Begitu jugalah kiranya kesenian kontemporer yang mendunia itu, menurut hemat saya.
Tapi, meskipun bebas berbaur, berinteraksi dengan aliran-aliran yang beragam, seni kontemporer bukanlah tanpa aturan, atau tanpa ukuran. Yang pasti, rasa air global ini adalah asin, misalnya. Ke” asinan” ini dirasakan sama, baik di Samudra Fasifik, Samudra India, Atlantik, dan di lautan manapun. Meskipun mungkin kadar ke “asinan”-nya yang berbeda. Rasanya sudah mendunia.
Pada seni musik, notasi dan struktur musik, yang dipahami oleh seniman musik di manapun di dunia ini.

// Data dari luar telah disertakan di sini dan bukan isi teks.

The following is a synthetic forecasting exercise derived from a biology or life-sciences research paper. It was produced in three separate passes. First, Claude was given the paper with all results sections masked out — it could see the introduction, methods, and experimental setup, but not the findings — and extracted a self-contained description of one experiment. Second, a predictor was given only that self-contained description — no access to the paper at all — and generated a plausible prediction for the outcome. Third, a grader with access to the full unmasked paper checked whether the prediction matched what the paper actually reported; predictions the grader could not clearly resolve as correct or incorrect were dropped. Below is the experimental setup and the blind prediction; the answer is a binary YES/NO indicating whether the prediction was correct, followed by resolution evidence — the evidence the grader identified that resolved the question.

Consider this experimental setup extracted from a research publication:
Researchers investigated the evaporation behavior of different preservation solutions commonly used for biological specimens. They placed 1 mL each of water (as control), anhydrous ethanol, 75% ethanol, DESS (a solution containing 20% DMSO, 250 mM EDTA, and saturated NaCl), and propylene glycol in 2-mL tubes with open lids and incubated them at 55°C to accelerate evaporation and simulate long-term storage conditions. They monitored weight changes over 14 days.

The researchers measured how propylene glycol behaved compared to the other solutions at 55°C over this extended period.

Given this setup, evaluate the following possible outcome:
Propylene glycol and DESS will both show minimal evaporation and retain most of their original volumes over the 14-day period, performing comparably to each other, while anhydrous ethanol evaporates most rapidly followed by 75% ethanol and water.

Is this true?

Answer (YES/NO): NO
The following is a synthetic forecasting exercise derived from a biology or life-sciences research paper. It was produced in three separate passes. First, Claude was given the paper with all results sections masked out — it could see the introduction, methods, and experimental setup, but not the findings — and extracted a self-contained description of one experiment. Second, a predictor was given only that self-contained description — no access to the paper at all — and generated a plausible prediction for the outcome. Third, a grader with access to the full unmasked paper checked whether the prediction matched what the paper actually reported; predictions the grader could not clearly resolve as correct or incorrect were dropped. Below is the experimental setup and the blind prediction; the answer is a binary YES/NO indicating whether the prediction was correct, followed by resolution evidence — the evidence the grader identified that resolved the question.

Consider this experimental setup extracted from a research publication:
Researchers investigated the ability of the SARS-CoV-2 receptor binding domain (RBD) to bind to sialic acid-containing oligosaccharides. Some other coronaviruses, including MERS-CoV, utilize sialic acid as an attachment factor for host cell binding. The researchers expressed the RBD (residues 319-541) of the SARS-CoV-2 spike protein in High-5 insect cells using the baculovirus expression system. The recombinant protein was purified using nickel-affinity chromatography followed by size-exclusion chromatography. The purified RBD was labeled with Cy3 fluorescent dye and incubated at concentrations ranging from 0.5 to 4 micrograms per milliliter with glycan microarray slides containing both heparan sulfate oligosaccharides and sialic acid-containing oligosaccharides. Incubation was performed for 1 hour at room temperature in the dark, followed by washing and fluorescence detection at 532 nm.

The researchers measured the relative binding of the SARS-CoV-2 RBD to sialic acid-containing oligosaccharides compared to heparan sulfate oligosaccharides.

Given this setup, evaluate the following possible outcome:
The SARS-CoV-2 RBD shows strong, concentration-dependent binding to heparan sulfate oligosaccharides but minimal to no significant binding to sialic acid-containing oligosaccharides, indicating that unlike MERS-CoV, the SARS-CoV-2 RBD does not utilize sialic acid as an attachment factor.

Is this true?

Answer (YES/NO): NO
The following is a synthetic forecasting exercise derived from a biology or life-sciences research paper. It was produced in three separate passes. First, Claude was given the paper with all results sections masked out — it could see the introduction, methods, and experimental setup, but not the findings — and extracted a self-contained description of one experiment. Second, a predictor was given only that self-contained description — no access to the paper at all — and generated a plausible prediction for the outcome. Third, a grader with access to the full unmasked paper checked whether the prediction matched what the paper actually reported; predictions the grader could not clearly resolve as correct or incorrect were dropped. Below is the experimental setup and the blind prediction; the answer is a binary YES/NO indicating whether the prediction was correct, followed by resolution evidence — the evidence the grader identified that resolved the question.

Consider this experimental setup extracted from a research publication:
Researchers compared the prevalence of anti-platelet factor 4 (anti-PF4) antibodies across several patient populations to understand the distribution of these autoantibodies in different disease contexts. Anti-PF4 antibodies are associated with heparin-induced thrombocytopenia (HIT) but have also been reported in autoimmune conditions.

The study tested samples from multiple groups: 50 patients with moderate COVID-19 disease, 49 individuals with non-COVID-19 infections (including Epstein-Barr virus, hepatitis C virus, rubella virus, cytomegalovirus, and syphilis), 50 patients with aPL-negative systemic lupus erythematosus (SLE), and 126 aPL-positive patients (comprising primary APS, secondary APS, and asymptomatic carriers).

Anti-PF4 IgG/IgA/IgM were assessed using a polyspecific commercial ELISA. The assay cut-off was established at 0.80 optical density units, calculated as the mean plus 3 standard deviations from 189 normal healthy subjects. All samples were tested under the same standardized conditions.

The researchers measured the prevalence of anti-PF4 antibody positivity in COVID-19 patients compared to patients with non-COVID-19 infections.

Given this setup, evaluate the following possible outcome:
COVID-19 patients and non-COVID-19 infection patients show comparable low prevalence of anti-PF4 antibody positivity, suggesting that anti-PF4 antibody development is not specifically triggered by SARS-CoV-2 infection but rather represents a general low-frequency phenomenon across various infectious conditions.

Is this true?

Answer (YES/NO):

Pada seni sastra, bahasa yang dimengerti oleh pembaca dunia, meskipun dengan bantuan terjemahan di sana-sini. Sehingga karya itu bisa disebut global, mendunia.
Sedemikian jauh, mudah-mudahan ulasan saya masih sesuai dengan janji saya, menjabarkan pandangan sesuai dengan judul dan tema di atas.
Yang menjadi pertanyaan sekarang, adalah : Dimanakah kita berada? Di jalur manakah kita melangkah, beraktivitas dan berkarya? Apakah kesenian tradisi, dimana kita tumbuh dan menjadi, dengan tatanan, aturan dan parameter adat dan nilai tradisi, bisa dijadikan kesenian dunia?
Apakah kedatangan orang-orang dari manca negara, menonton, menikmati, mempelajari bahkan mencintai kesenian kita, adalah bukti bahwa kesenian ini sudah mendunia?
Atau, apakah dengan merubah bentuk dan bagian-bagian atau komponen kesenian tradisi, sudah menjadikannya produk seni kontemporer?
Saya mulai belajar kesenian, seni musik khususnya, dari musik tradisional, gamelan Bali. Setelah menguasai pelajaran atau bahasa gagahnya “reportoir” musik tradisi, saya kemudian ikut “menelusuri” arus musik gamelan kontemporer. Membuat komposisi baru untuk gamelan yang pada mulanya, saya anggap akan membawa saya “mendunia”.
Tapi, meskipun telah memenangkan beberapa kali lomba kreasi baru di Bali, saya sama sekali tidak mendunia. Jangankan mendunia, me “nasional” pun saya tidak, dengan pencapaian saya tersebut.
Maka saya sadar, bahwa untuk ikut berkiprah dan terjun ke laut, saya harus belajar merasakan rasa asin, belajar berenang, memahami bahasa asing (asing yang artinya tidak saya rasakan atau pahami sebelumnya), bahasa dan ukuran yang berlaku di seluruh dunia.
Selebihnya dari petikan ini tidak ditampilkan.